Given task -> From the items below, copy every line that contains the word "foliage".

Input material ->

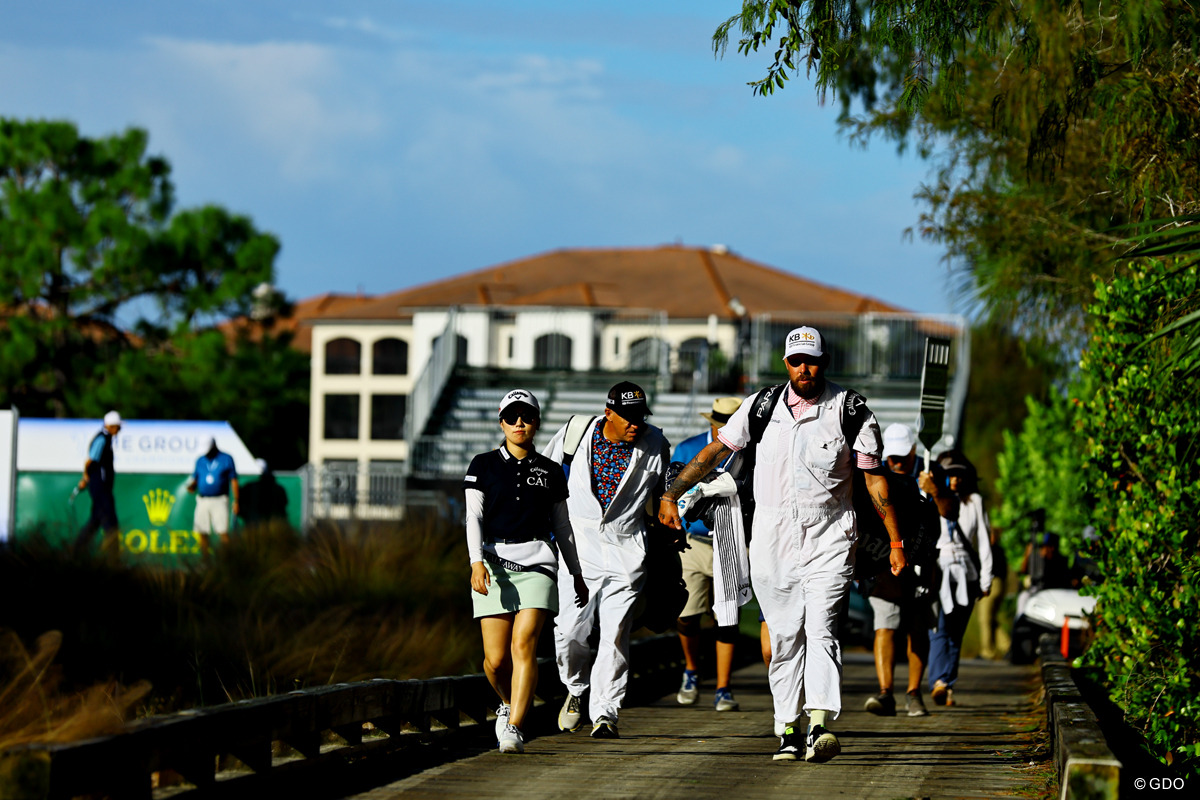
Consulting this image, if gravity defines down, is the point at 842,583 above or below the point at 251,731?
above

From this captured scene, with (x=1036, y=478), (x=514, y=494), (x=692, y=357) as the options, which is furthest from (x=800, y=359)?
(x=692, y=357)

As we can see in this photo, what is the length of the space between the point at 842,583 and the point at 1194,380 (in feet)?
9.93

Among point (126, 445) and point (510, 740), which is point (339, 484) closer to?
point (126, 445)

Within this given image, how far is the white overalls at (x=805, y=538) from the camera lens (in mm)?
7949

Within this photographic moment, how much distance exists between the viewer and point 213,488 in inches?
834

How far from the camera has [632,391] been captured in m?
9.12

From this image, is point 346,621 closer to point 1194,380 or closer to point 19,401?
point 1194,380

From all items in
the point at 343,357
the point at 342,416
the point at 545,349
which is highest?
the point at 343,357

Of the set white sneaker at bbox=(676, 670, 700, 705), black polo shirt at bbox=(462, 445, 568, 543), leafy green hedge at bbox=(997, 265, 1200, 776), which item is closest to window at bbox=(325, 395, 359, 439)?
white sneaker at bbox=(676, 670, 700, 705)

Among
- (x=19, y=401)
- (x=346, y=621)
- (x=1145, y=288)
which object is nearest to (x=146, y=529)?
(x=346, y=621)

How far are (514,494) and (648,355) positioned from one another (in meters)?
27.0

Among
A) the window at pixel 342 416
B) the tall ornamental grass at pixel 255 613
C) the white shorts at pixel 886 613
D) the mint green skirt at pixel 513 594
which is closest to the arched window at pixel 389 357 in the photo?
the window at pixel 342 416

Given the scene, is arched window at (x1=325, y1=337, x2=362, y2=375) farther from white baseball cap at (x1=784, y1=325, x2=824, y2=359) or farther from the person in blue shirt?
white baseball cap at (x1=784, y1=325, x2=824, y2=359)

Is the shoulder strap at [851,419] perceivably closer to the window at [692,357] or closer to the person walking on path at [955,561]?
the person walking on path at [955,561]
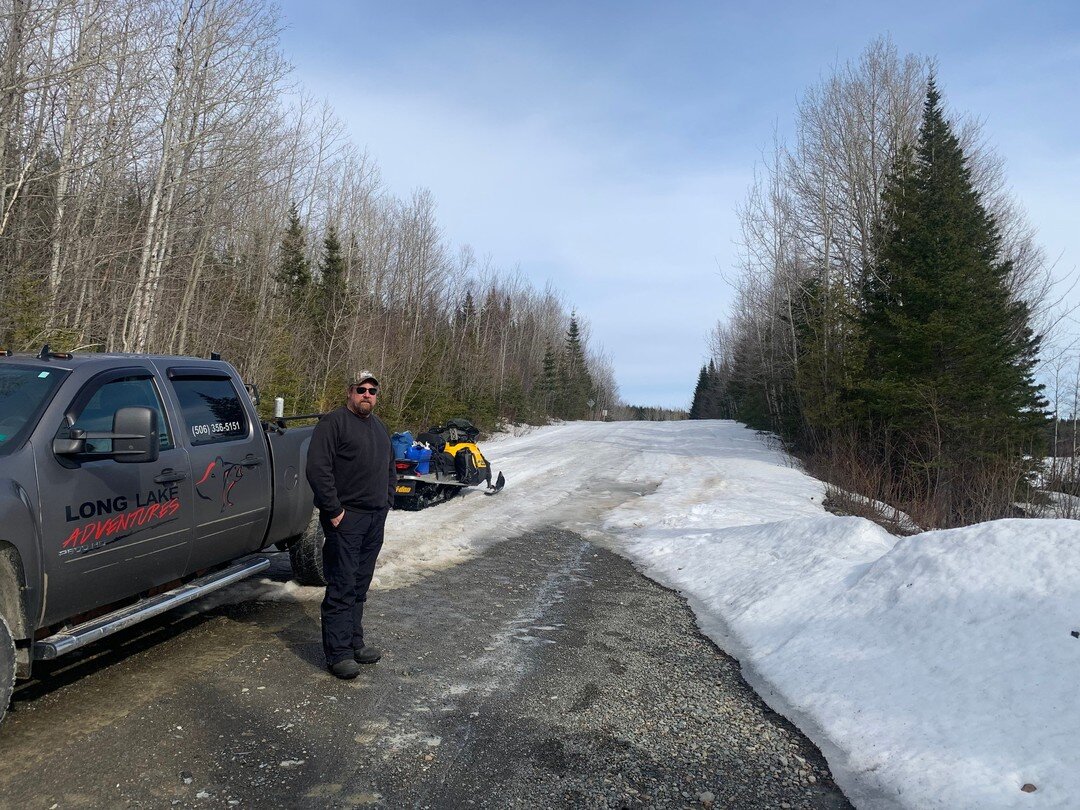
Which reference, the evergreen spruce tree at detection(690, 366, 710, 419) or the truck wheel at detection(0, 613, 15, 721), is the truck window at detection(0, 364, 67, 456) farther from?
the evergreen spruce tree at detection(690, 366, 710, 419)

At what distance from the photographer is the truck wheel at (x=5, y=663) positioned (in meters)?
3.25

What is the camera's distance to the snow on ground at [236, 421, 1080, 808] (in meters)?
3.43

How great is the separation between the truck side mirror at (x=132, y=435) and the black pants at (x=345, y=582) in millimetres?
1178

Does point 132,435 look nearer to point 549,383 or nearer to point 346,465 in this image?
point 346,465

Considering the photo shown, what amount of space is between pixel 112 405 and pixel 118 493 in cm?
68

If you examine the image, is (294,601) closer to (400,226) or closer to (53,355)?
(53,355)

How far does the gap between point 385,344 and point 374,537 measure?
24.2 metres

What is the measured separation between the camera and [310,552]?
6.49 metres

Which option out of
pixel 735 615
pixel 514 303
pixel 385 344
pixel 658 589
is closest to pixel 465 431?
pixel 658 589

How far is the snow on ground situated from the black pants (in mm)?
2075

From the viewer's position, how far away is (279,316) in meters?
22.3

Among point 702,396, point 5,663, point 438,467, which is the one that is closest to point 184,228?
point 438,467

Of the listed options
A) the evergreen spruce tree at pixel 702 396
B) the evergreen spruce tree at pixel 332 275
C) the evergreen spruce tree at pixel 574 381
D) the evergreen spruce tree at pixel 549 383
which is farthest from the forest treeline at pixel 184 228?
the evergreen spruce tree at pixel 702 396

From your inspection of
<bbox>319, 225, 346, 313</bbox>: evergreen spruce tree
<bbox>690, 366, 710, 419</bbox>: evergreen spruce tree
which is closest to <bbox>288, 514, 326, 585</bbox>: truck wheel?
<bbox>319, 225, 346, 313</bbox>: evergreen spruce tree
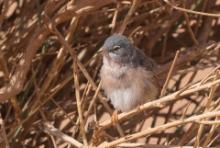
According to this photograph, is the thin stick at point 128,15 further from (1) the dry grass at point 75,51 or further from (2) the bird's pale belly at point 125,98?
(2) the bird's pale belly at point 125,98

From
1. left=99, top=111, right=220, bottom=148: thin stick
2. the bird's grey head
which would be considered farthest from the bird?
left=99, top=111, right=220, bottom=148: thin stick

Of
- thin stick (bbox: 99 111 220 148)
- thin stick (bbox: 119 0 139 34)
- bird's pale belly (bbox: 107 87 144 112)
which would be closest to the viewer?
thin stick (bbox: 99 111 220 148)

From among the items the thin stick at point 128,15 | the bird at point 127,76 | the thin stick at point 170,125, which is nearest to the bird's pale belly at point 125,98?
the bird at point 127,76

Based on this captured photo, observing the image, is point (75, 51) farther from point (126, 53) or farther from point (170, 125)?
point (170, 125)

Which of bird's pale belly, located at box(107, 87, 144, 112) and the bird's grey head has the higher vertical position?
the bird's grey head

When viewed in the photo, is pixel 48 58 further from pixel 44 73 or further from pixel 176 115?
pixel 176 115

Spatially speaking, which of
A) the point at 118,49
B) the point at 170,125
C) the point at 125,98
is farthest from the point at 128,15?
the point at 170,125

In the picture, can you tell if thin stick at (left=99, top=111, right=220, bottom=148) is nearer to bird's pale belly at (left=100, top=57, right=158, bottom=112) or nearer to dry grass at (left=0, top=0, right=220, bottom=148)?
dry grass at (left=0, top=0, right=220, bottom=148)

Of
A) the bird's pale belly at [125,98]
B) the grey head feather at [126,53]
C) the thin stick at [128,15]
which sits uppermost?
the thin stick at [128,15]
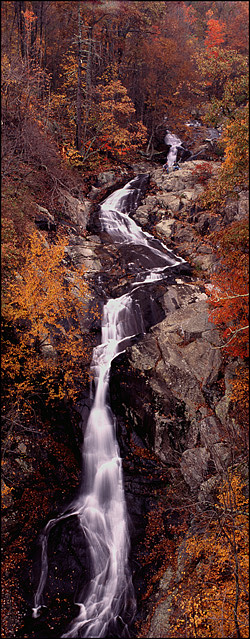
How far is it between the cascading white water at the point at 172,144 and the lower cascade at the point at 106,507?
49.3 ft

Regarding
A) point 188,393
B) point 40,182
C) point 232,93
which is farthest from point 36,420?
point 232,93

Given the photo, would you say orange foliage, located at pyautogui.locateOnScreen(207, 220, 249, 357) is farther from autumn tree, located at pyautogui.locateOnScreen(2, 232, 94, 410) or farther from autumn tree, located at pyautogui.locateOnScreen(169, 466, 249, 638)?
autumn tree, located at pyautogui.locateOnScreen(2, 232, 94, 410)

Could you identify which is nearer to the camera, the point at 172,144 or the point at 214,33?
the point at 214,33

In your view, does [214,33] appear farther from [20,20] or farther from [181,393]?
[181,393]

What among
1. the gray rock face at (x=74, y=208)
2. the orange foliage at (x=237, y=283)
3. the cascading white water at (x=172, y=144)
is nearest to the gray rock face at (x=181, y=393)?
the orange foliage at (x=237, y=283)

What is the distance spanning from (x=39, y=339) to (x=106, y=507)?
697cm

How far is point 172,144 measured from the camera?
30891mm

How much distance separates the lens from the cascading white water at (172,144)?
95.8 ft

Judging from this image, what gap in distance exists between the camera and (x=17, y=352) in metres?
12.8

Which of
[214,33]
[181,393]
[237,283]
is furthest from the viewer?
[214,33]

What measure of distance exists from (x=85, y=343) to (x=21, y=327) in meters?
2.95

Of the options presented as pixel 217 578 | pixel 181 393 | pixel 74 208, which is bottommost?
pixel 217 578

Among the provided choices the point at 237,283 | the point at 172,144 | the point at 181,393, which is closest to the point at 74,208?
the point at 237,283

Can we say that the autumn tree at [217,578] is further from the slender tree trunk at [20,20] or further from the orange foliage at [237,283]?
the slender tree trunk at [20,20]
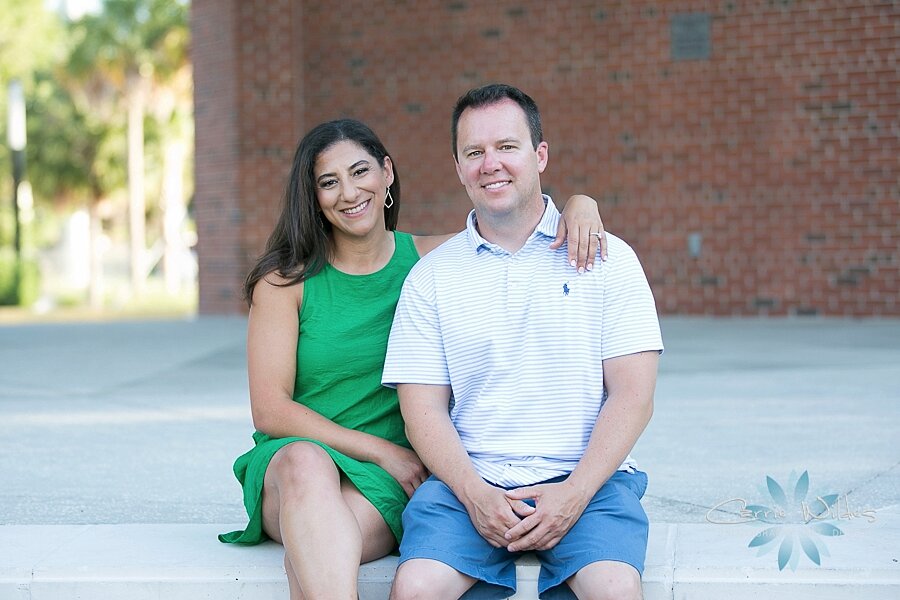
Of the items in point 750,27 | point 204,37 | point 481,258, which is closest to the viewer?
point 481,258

Answer below ->
Given the photo, would you say orange foliage, located at pyautogui.locateOnScreen(207, 220, 249, 357) is farther from autumn tree, located at pyautogui.locateOnScreen(2, 232, 94, 410) or farther from autumn tree, located at pyautogui.locateOnScreen(169, 466, 249, 638)?
2. the orange foliage at (x=237, y=283)
the orange foliage at (x=237, y=283)
Can we say that the autumn tree at [217,578] is further from the slender tree trunk at [20,20] or further from the orange foliage at [237,283]?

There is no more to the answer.